You do not need to have made an original submission to make a further submission.

How do I make a further submission?

 

To make a further submission you need to make it clear which submission or parts of a submission you are supporting or opposing.  So take time to understand the Summary of Submissions and how they might affect you. You can find the summary of decisions requested and the original submissions here. You can find guidance on lodging a further submission here and you can also make your further submission online here

 

Why should I make a further submission?

It is important to consider other people’s submissions - they may seek changes to the Proposed District Plan that will affect you in a way not mentioned in the original document. When you read the summary of decisions requested, you may see some that you agree or disagree with.  A further submission allows you to support or oppose what others have already said about the Proposed District Plan.

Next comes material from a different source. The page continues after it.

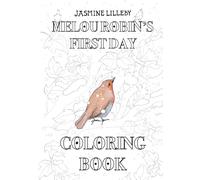 Melou Robin’s First Day Coloring Book: Hand-Drawn Detailed Images for a More Advanced Coloring Experience and Also Why Not for Small Children (Plus Write Your Own Story)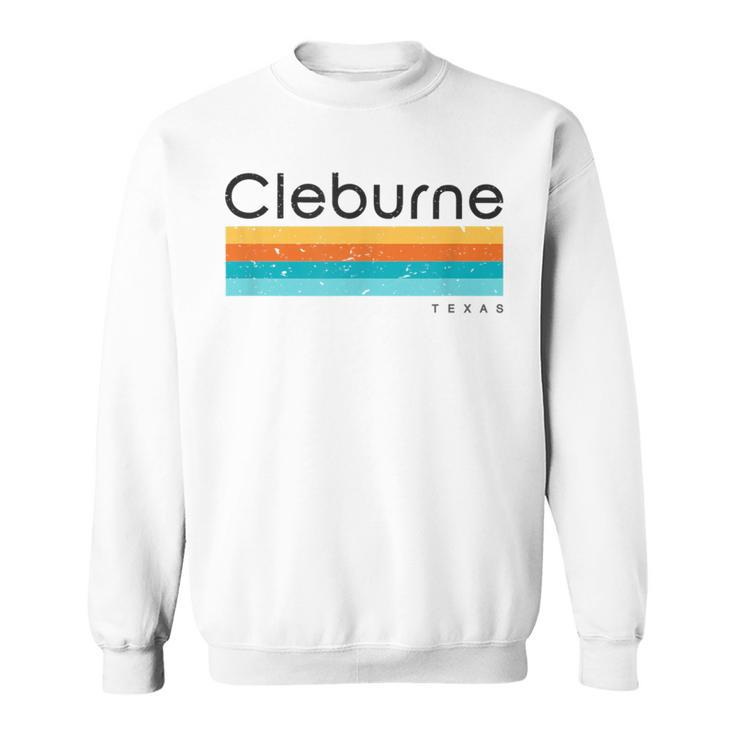 Vintage Cleburne Tx Texas Usa Retro Sweatshirt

Am I required to make a further submission?

No, you’re not required to make a further submission. But if you do wish to ensure that you are involved in the decision-making process and there are original submissions that you consider affect you, it is important that you lodge a further submission.  If you already provided a submission on the Proposed Waikato District Plan - Stage 1, that submission remains valid and will be considered by the hearing panel.

What happens next?

Once the further submission period closes, council staff will analyse all the further submissions and make sure they’re linked to the original submission and the appropriate plan provision.

The original submissions, as well as the further submissions, inform reports that council staff prepare ahead of the hearings.

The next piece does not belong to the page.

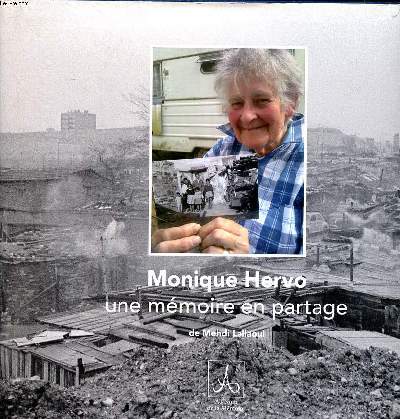 Monique Hervo une mmoire en partage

What is the difference between the Proposed Waikato District Plan, the Long Term Plan and the new Waikato District Blueprint?

The Long Term Plan summarises Council activities and how we expect to fund these over the next 10 years.

Our Blueprints are intended to capture your priorities for how we work together to build liveable, thriving and connected communities.

The District Plan sets the rules for how we manage, use and develop land.

What issues does the District Plan deal with?

The District Plan plays a big part in how the Waikato district develops, addressing such diverse issues as character, amenity, heritage and landscape, open spaces, urban growth, subdivision and coastal management.

The District Plan says how Council will manage significant resource management issues. This might include:

  • Building development and earthworks
  • Land use activities such as residential, retail and industrial activities
  • Subdivision of land and associated earthworks
  • Protecting historic heritage and natural areas
  • Managing natural hazards
  • Hazardous substances
  • Contaminated land
  • Noise control
  • Activities on the surface of water in rivers and lakes

It also manages more minor matters such as the minimum distance a garage should be located from a property boundary.

What issue doesn't the District Plan deal with?

Under the Resource Management Act, the District Plan does not address the following matters. Waikato Regional Council considers these matters in its Regional Policy Statement, Regional Coastal Policy Plan and Regional Plan.

  • Soil conservation
  • The maintenance and enhancement of the quality of water
  • The maintenance of the quantity of water
  • The maintenance and enhancement of ecosystems in water
  • The taking, using, damming and diversion of water
  • Discharges of contaminants into or onto land, air, or water and discharges of water into water
  • Activities in the coastal marine area (below the high tide mark)

How do I know which rules from the District Plan apply to me?

A copy of the District Plan is available online or can be viewed at any of the Council offices or libraries. This plan contains 'rules' for each of our zones (Rural, Residential etc). To find which zone your property is in, check out the District Plan planning maps online. Once you have found which zone you fit within, you can view the relevant rules in the appropriate section of the District Plan online.